STM is ready to invest

If you are a regular user of public transit in the Montreal area, then you know the full meaning of the word ‘frustration’. It is the ‘feeling of being upset or annoyed, especially because of the inability to change or achieve something’ – such as simply getting to work on time. More often than not, commuters experience endless moments and often hours of pure frustration waiting for a metro train to arrive or for a bus already 30 minutes late. While either tearing at their hair or simply resigning to their fate in a zombie-like state, the bus finally pulls in, but the driver changes the sign to ‘En Transit’ and goes to get a cup of coffee at Timmie’s across the street. Commuters have even reported buses pulling in and just as they prepare to board, the driver changes the sign in front to another route number and then leaves. Sometimes the bus is so packed with other zombie-like commuters; only two people can squeeze in just before the doors shut in your face. As the line for the next bus grows exponentially, forget the app to check where it is, because it forgot you a long time ago.

STM is ready to invest

Montreal STM Public Transportation Metro System

At least inside the Metro system you don’t have to freeze your toes and fingers off while waiting for the the next train, often delayed for unknown and mysterious reasons. Or like a more recent event, completely shutdown because a water main broke from the ‘crumbling-heavens above’ and flooded a station down the line. Finally, the lights of a train appear down the tunnel, rapid eye movement scans the cars in a blur as the train slows down as one tries to focus in on a car with an empty seat. Or you hope for enough space to grab hold of a handle, as the train departs or stops with enough torque to send you flying into someone’s lap – or into the next car. During rush hours, the cars are packed so tightly, even sardines in a can have more breathing space.
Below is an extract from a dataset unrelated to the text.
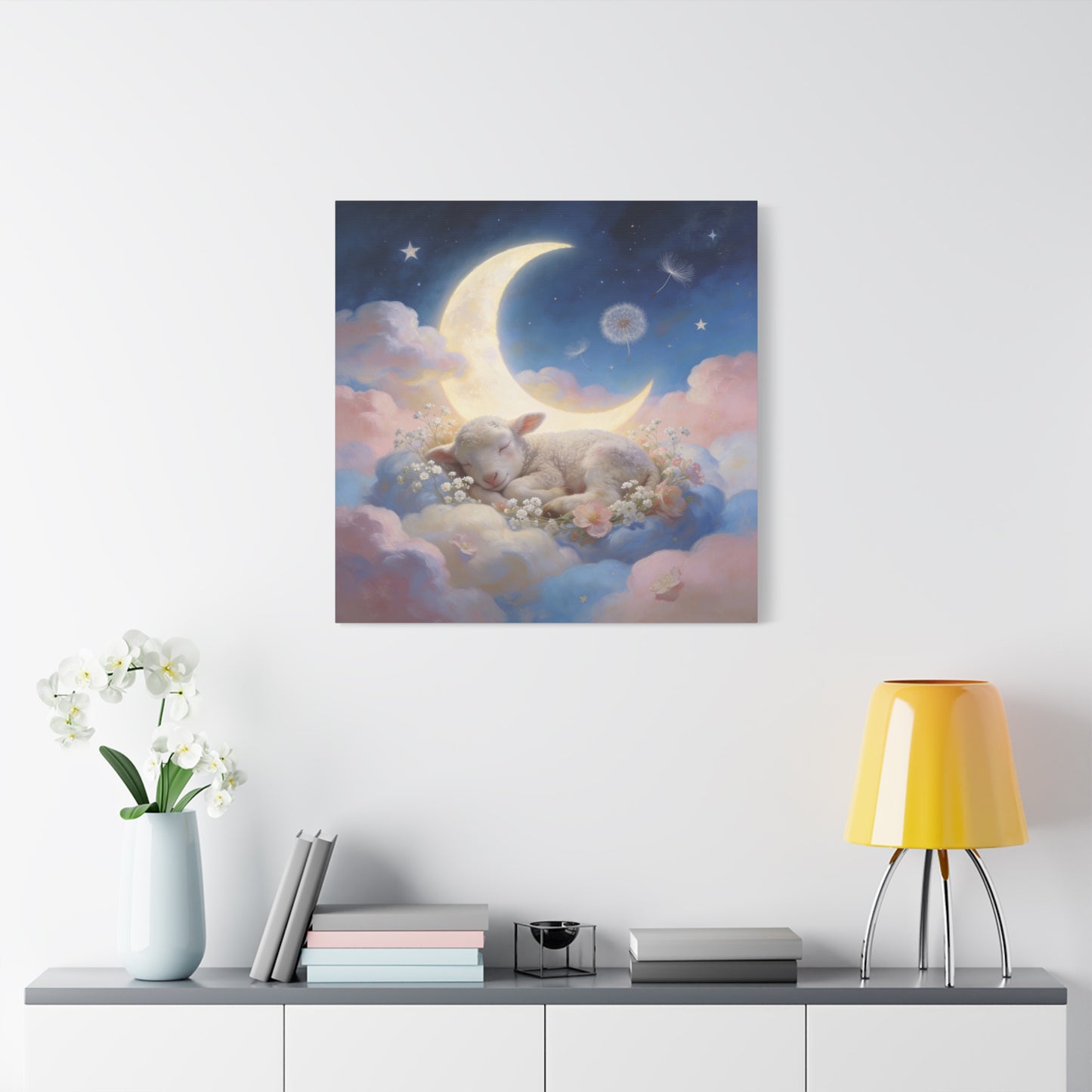 Sleeping Lamb Canvas Wall Art - Crescent Moon, Stars, Pink Clouds Nursery Decor - Dreamy Pastel Animal Painting, Bedroom Home Decoration, Bohemian Wall Hanging, Kids Room Accent - Ready to Hang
Screaming in frustration can be a very soothing practice, but it might get you arrested by an overzealous STM officer. In the end, even though you left an hour earlier, you arrive an hour late for work. The coffee is cold and the boss has been looking for you. You resign to your fate and hope for a better commute on the way home. Nevertheless, by the end of the day, the interior of the bus and trains are alike to the best of viral incubators. If you are lucky, the flu shot kicked in on time or you have grown comfortable wearing a surgical mask, imagining yourself a recipient of the Vezina Trophy for great germ-goal-tending.

The problem with public transit involves several issues and not simply about better scheduling. The addition of more buses and metro trains is much needed – but it is the number of vehicules actually on the road that is of major concern. According STM-CSN, the union representing workers, it is due to problems with their new computer system. Maintenance work on buses has slowed down significantly. They have not been able to get the parts needed to do repairs and the backlog is growing. As workers familiarize themselves with the new system, the pace of work has also slowed down. There is a shortage of buses on the road and the STM is calling it a crisis.
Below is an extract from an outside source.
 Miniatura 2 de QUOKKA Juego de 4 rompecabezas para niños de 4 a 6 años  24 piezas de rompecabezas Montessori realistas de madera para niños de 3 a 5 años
On Thursday November 14th, they were only able to send out 1243 buses, leaving them short by 81 of the 1425 buses needed to meet the posted schedules. This past Thursday they said they were short by 140 buses. Buses are breaking down on the road and there are none available to replace them. It throws off the schedule, leaving commuters waiting in angst. In the meantime, as they work out the glitches, commuters are left feeling more than just frustrated – they are fed up, losing faith and wondering if more buses and metro service will actually make any difference.